• [List of tasks]:
(a) Do these statements agree with the Iceberg passage? (i) Renaming a column forces a rewrite of the data. (ii) In Hive, users must write partition predicates by hand in every query. (iii) When the partition spec changes, old data is moved into the new layout. Answer yes or no for each, quoting the words of the passage that decide it.
(b) Could you carry the Iceberg passage forward, beginning after its last sentence?
[Supplied passage — start]
Schema Evolution - Live Example​

from pyiceberg.catalog import load_catalog

catalog = load_catalog("default", **{
"type": "sql",
"uri": "sqlite:///iceberg_catalog.db",
"warehouse": "/tmp/iceberg_warehouse",
})

table = catalog.load_table("analytics.events")

# Add a new column - no data rewrite
with table.update_schema() as update:
update.add_column(
path="session_id",
field_type="string",
doc="Browser session identifier",
)

print(f"Schema after add: {table.schema()}")

# Rename a column - still no data rewrite
# Old Parquet files with 'user_id' still work correctly
# because Iceberg maps by column_id, not column name
with table.update_schema() as update:
update.rename_column("user_id", "customer_id")

print(f"Schema after rename: {table.schema()}")

# Read old data - 'customer_id' works even for rows written as 'user_id'
df = table.scan().to_pandas()
print(df[["event_id", "customer_id", "revenue"]].head())

Partition Evolution - Hidden Partitioning​

Iceberg's hidden partitioning is one of its most important features. In Hive, users must manually specify partition predicates in every query: WHERE year=2024 AND month=1 AND day=15. If the partition layout changes (e.g., you switch from daily to hourly partitions), all existing queries break.

In Iceberg, partitioning is hidden from query writers. The partition spec is part of the table metadata - queries filter by the underlying column values (WHERE event_time BETWEEN ...), and Iceberg's query planner automatically translates that into the appropriate partition pruning. If you change the partition spec, old data remains in the old partition layout and new data uses the new layout - Iceberg handles both transparently.
[Supplied passage — finish]
[Data extract — start]
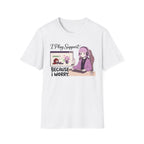I Play Support Because I Worry T-shirt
[Data extract — finish]
• [Answers to the exercises]:
(a)
(i) No: "Rename a column - still no data rewrite"
(ii) Yes: "In Hive, users must manually specify partition predicates in every query"
(iii) No: "old data remains in the old partition layout and new data uses the new layout"

(b)
from pyiceberg.partitioning import PartitionSpec, PartitionField
from pyiceberg.transforms import HourTransform, BucketTransform

# Current table partitioned by day(event_time)
# We want to change to hour(event_time) for higher-resolution partitioning

with table.update_spec() as update:
# Remove old partition field
update.remove_field("event_day")
# Add new partition field
update.add_field(
source_column_name="event_time",
transform=HourTransform(),
partition_field_name="event_hour",
)

# Old data: still partitioned by day (unchanged on disk)
# New data: partitioned by hour
# Queries on event_time work seamlessly across both partition layouts
# No data migration required

Row-Level Operations - MERGE, DELETE, UPDATE​

Iceberg supports full row-level DML via two strategies: Copy-on-Write (CoW) and Merge-on-Read (MoR).

In CoW mode (the default for correctness), a DELETE FROM rewrites all affected data files with the deleted rows removed. In MoR mode, a DELETE FROM writes a small delete file that marks the deleted rows - fast to write, slightly more work to read.

# Using Spark with Iceberg (production pattern)
from pyspark.sql import SparkSession

spark = (
SparkSession.builder
.appName("iceberg-dml")
.config("spark.jars.packages",
"org.apache.iceberg:iceberg-spark-runtime-3.5_2.12:1.5.0")
.config("spark.sql.extensions",
"org.apache.iceberg.spark.extensions.IcebergSparkSessionExtensions")
.config("spark.sql.catalog.local", "org.apache.iceberg.spark.SparkCatalog")
.config("spark.sql.catalog.local.type", "hadoop")
.config("spark.sql.catalog.local.warehouse", "/tmp/iceberg_spark")
.getOrCreate()
)

# Create table via Spark SQL
spark.sql("""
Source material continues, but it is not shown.